Une relance industrielle en ligne de mire

Le feu vert indien, et surtout celui à venir côté Chine, peut-être d’ici la fin de l’année, devraient contribuer dans les prochaines années à relancer le 737 MAX, d’un point de vue commercial et industriel. Depuis le début de l’année, Boeing a enregistré un total de 524 commandes pour son monocouloir remotorisé, soit un carnet de commandes d’environ 3300 appareils à ce jour malgré le grand nombre d’annulations. Et environ 200 appareils sont de nouveau exploités.

En termes de livraisons, Boeing a pu en assurer un total de 127 depuis le début de l’année.

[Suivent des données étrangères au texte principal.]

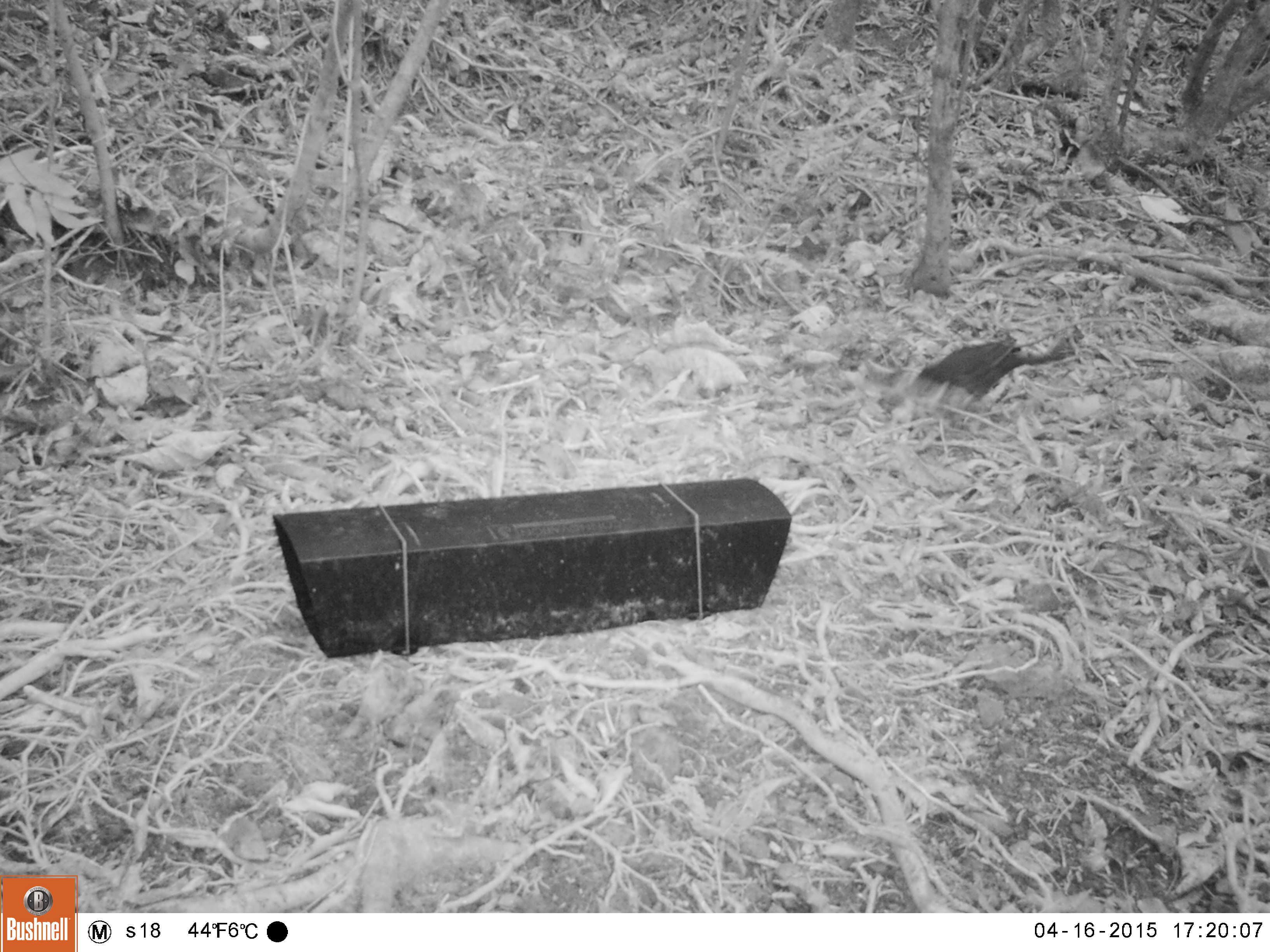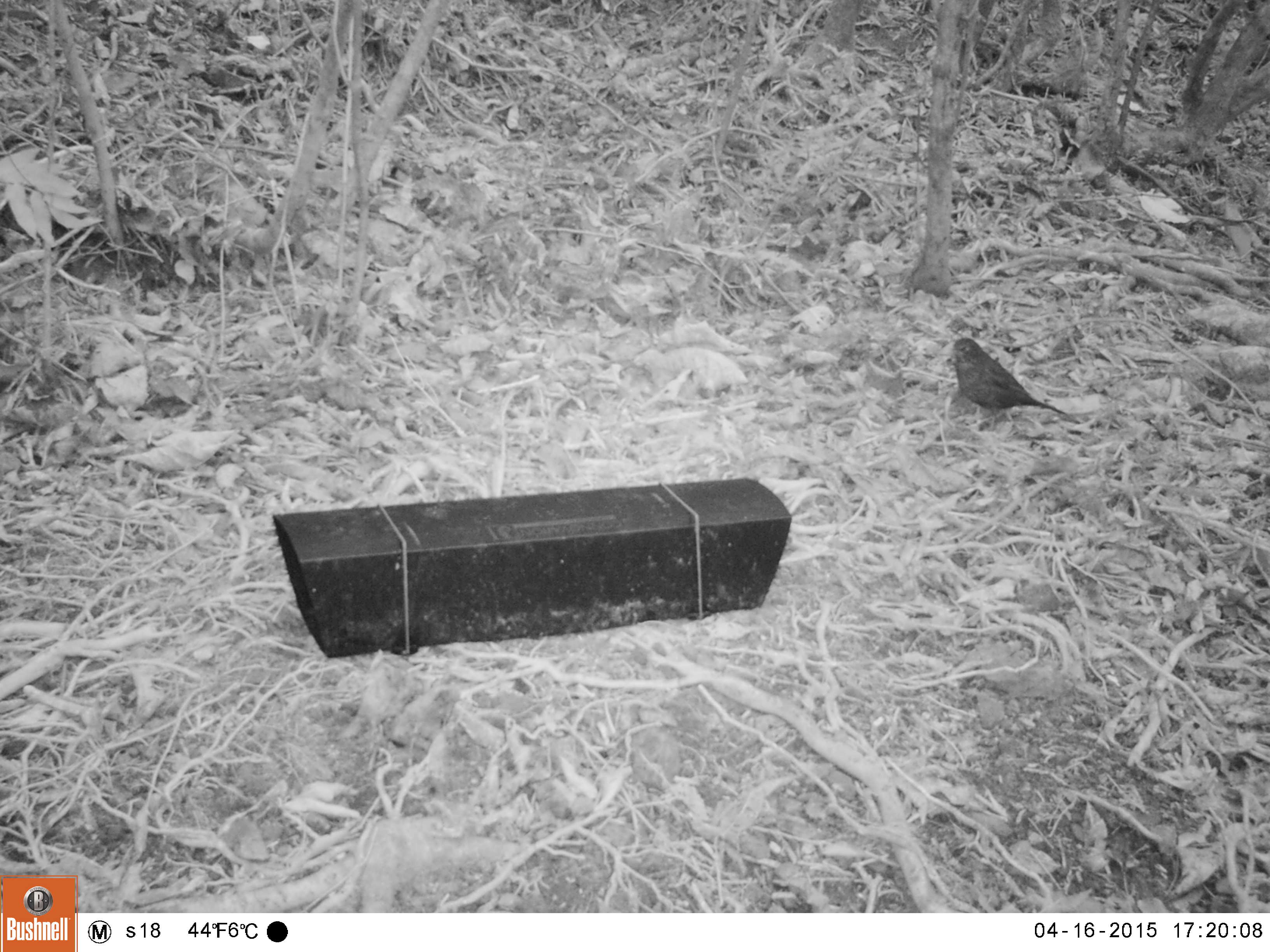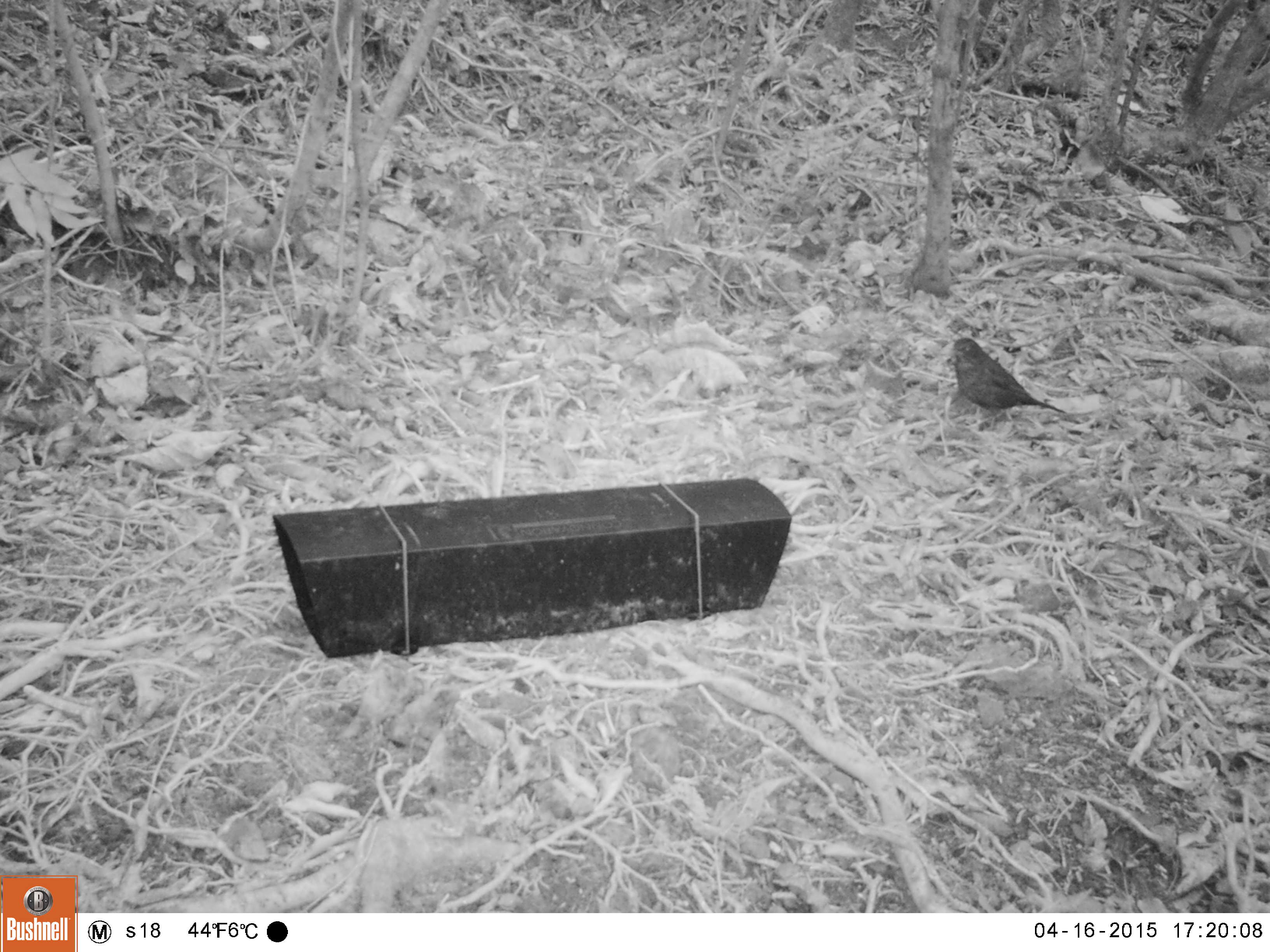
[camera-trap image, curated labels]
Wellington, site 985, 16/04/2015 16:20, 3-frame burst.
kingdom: Animalia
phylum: Chordata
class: Aves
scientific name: Aves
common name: bird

Aujourd’hui, la cadence de production s’établit à 16 appareils par mois et l’objectif officiel est d’atteindre la cadence de 31 exemplaires par mois début 2022. Des chiffres bien éloignés de ce qui était initialement prévu par l’avionneur, à savoir une cadence de 52 exemplaires par mois début 2019 puis 57 à l’été 2019. Si le ciel chinois s’ouvre et que la confiance dans l’appareil revient, Boeing espère enfin pouvoir faire décoller la production de son monocouloir malgré le ralentissement provoqué par la pandémie mondiale.